A turnaround refers to recovery from an existence-threatening decline. Turnaround takes place in two settings.
Workouts will still flourish despite the introduction of new business rescue legislation on 1 May 2011. The overseas experience is that especially larger companies, and their banks, prefer to have the turnaround conducted informally to avoid the reputational risk (the stigma of bankruptcy) of entering Chapter 6 business rescue. This is especially true if economic viability is more apparent and financial distress has not reached crisis levels.
Companies and close corporations, who believe that the legal protection offered by business rescue outweighs the reputational risk of business rescue, will follow this route. It can be expected that Chapter 6 business rescues will be mostly smaller companies and close corporations, larger companies whose financial problems are already well known by suppliers, customers and staff i.e. the reputational damage is already done, and companies and close corporations in serious financial distress with economic viability that is not that apparent up front.
The legal fraternity, which don't really have a market in workouts, stand to gain from business rescue with its high court and attorney interaction, It can be expected that the legal fraternity will use its influence to make business rescue rather than workout happen.
The international organised turnaround industry is discussed in terms of INSOL International with 9 000 members, and the Turnaround Management Association (TMA), a Member Organisation of INSOL International with over 9 000 members.
The South African organised turnaround industry is discussed in terms of the Turnaround Management Association (TMA-SA), an international licensee of TMA, with 100 members.

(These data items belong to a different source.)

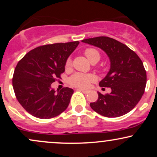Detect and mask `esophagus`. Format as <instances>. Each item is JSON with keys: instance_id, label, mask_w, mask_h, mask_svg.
Instances as JSON below:
<instances>
[{"instance_id": "esophagus-1", "label": "esophagus", "mask_w": 157, "mask_h": 157, "mask_svg": "<svg viewBox=\"0 0 157 157\" xmlns=\"http://www.w3.org/2000/svg\"><path fill=\"white\" fill-rule=\"evenodd\" d=\"M77 91H80L81 92H82L85 94H88V91H85L83 89H77Z\"/></svg>"}]
</instances>
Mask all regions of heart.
I'll return each instance as SVG.
<instances>
[{
    "label": "heart",
    "mask_w": 157,
    "mask_h": 157,
    "mask_svg": "<svg viewBox=\"0 0 157 157\" xmlns=\"http://www.w3.org/2000/svg\"><path fill=\"white\" fill-rule=\"evenodd\" d=\"M85 55L90 62H93L94 60L99 61L100 58V54L98 50L93 48H89L85 50ZM71 65V59L70 57L66 60V67H70ZM96 80V77L92 74H83L77 72L74 74L72 76L70 77L68 82L70 85L75 87L80 88V89H88L91 82Z\"/></svg>",
    "instance_id": "heart-1"
}]
</instances>
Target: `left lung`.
Returning <instances> with one entry per match:
<instances>
[{
  "label": "left lung",
  "instance_id": "left-lung-1",
  "mask_svg": "<svg viewBox=\"0 0 157 157\" xmlns=\"http://www.w3.org/2000/svg\"><path fill=\"white\" fill-rule=\"evenodd\" d=\"M82 42L100 48L111 61L110 71L99 85L111 88V92H98V100L90 103L91 108L106 117H118L128 113L145 92L147 76L141 59L126 45L105 36Z\"/></svg>",
  "mask_w": 157,
  "mask_h": 157
}]
</instances>
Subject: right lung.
<instances>
[{"mask_svg": "<svg viewBox=\"0 0 157 157\" xmlns=\"http://www.w3.org/2000/svg\"><path fill=\"white\" fill-rule=\"evenodd\" d=\"M79 41L47 44L29 52L17 63L12 86L22 107L32 116L50 119L67 109L74 90L63 88L57 94L51 84L61 79L68 56Z\"/></svg>", "mask_w": 157, "mask_h": 157, "instance_id": "right-lung-1", "label": "right lung"}]
</instances>
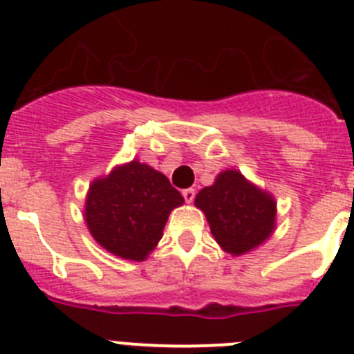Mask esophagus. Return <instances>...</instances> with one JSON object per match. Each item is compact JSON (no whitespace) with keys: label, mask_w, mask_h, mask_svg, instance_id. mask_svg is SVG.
Returning <instances> with one entry per match:
<instances>
[{"label":"esophagus","mask_w":354,"mask_h":354,"mask_svg":"<svg viewBox=\"0 0 354 354\" xmlns=\"http://www.w3.org/2000/svg\"><path fill=\"white\" fill-rule=\"evenodd\" d=\"M183 199H185V203H194V199H196V190H194V188H185L183 192Z\"/></svg>","instance_id":"esophagus-1"}]
</instances>
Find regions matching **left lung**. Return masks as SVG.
Segmentation results:
<instances>
[{"instance_id":"1","label":"left lung","mask_w":354,"mask_h":354,"mask_svg":"<svg viewBox=\"0 0 354 354\" xmlns=\"http://www.w3.org/2000/svg\"><path fill=\"white\" fill-rule=\"evenodd\" d=\"M196 206L206 214L214 241L230 255L252 252L274 232V197L236 169L223 171L211 187H204Z\"/></svg>"}]
</instances>
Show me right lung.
<instances>
[{"label":"right lung","instance_id":"add662e5","mask_svg":"<svg viewBox=\"0 0 354 354\" xmlns=\"http://www.w3.org/2000/svg\"><path fill=\"white\" fill-rule=\"evenodd\" d=\"M181 204L183 197L164 174L132 160L92 181L84 213L104 250L140 262L157 246L169 213Z\"/></svg>","mask_w":354,"mask_h":354}]
</instances>
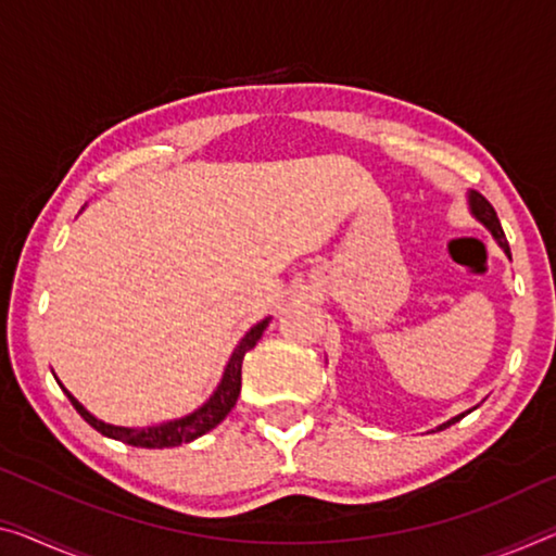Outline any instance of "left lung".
<instances>
[{
	"mask_svg": "<svg viewBox=\"0 0 556 556\" xmlns=\"http://www.w3.org/2000/svg\"><path fill=\"white\" fill-rule=\"evenodd\" d=\"M469 211H472V216H475L477 220H480V224H484L486 228H490V233L494 236V241H497V243H500V249L507 253V258H511V253H509V243H507V238H505V230H502V226H500V218H497V213H494L492 203L486 201L482 193L469 191ZM465 415H467V413L457 415V417H452V420H447L445 425H440L438 430H445V427L459 422V420H463Z\"/></svg>",
	"mask_w": 556,
	"mask_h": 556,
	"instance_id": "8db88e82",
	"label": "left lung"
}]
</instances>
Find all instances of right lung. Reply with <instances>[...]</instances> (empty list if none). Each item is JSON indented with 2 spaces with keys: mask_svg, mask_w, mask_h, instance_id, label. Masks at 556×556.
<instances>
[{
  "mask_svg": "<svg viewBox=\"0 0 556 556\" xmlns=\"http://www.w3.org/2000/svg\"><path fill=\"white\" fill-rule=\"evenodd\" d=\"M270 318L255 323V326L245 332L241 343L233 350V355H230V361L224 370V378H220L218 388L213 395L203 403L199 409H193L191 415L186 417H178V420H168V422H161V425H151V427H118V425H109V422H101L93 417L87 407H84L79 400H76L70 390L62 386V390L66 392V397L72 400V405L76 413H79L84 420H87L93 430L106 434L111 440H122L126 445H134V447H149V450H161V447H178L184 445V442H191L195 438H201V434H206L208 430H213L220 420H226V415L233 409L238 395H241V365H243V357L249 353L251 348H255L258 343L263 330L268 328Z\"/></svg>",
  "mask_w": 556,
  "mask_h": 556,
  "instance_id": "right-lung-1",
  "label": "right lung"
}]
</instances>
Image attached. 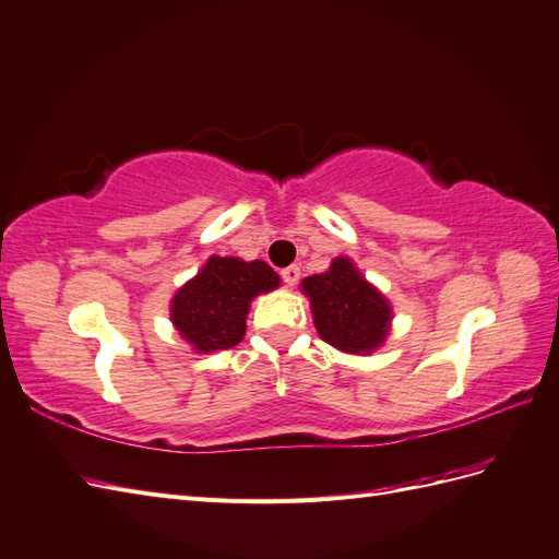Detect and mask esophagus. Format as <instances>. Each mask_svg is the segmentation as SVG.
Here are the masks:
<instances>
[{"mask_svg":"<svg viewBox=\"0 0 559 559\" xmlns=\"http://www.w3.org/2000/svg\"><path fill=\"white\" fill-rule=\"evenodd\" d=\"M282 280L286 282V286H296V282L300 280V267L298 265H289L282 270Z\"/></svg>","mask_w":559,"mask_h":559,"instance_id":"1","label":"esophagus"}]
</instances>
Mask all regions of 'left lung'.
<instances>
[{
    "label": "left lung",
    "mask_w": 559,
    "mask_h": 559,
    "mask_svg": "<svg viewBox=\"0 0 559 559\" xmlns=\"http://www.w3.org/2000/svg\"><path fill=\"white\" fill-rule=\"evenodd\" d=\"M310 300L317 334L336 350L371 355L390 334L392 306L348 255H336L320 275L300 282Z\"/></svg>",
    "instance_id": "obj_1"
}]
</instances>
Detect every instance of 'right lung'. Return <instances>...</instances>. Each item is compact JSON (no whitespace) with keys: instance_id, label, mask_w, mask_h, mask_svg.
<instances>
[{"instance_id":"obj_1","label":"right lung","mask_w":559,"mask_h":559,"mask_svg":"<svg viewBox=\"0 0 559 559\" xmlns=\"http://www.w3.org/2000/svg\"><path fill=\"white\" fill-rule=\"evenodd\" d=\"M280 275L265 261L211 255L200 273L174 294L171 324L200 355L228 350L245 338L251 300L275 292Z\"/></svg>"}]
</instances>
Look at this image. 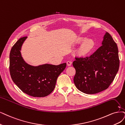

Also discussed is the Association of Insolvency Practitioners of South Africa (AIPSA) with 350 members, which is planning to change its name to the South African Restructuring and Insolvency Practitioners Association (SARIPA) and to add restructuring and turnaround to its insolvency activities.
The USAID Financial Sector Program policy reform initiative is currently under way to assist the authorities in connection with amendments to key areas of the financial sector, including the Company Act, National Credit Act; and Insolvency Act.
The ultimate aim of the project will be to prepare a mapping of the current legal frameworks pertaining to business rescue, liquidation, and insolvency, with a view to developing policy recommendations to strengthen these systems.
Gerald Meyerman and Gordon Johnson provided sterling support to the dti in finalising the new business rescue legislation and regulations. Gordon took over the reigns from Gerald in June 2011. We wish him the best of luck in assisting CIPC with the important task of operationalising and improving business rescue legislation, and we pledge our full support.
The Certified Turnaround Practitioner (CTP) qualification will be available in early 2012.
It falls under the auspices of the Certified Turnaround Practitioner Governance Board (CTPGB) of TMA-SA. Candidates must pass exams in turnaround management, accounting/finance and law (Chapter 6) and meet stringent criteria of experience and integrity. Negotiations are underway with CIPC to find alignment between the experience requirements of CIPC for business rescue practitioners, and of the CTP programme for Certified Turnaround Professionals.
With Professor Mervyn King chairing the CTPGB, deputised by Judge Ralph Zulman, a strong Standards Subcommittee and an Education Subcommittee consisting of leading academics in their fields, this certification programme holds lots of promise.
Information is provided on the accreditation of professions and licensing of business rescue practitioners by the Companies and Intellectual Property Commission.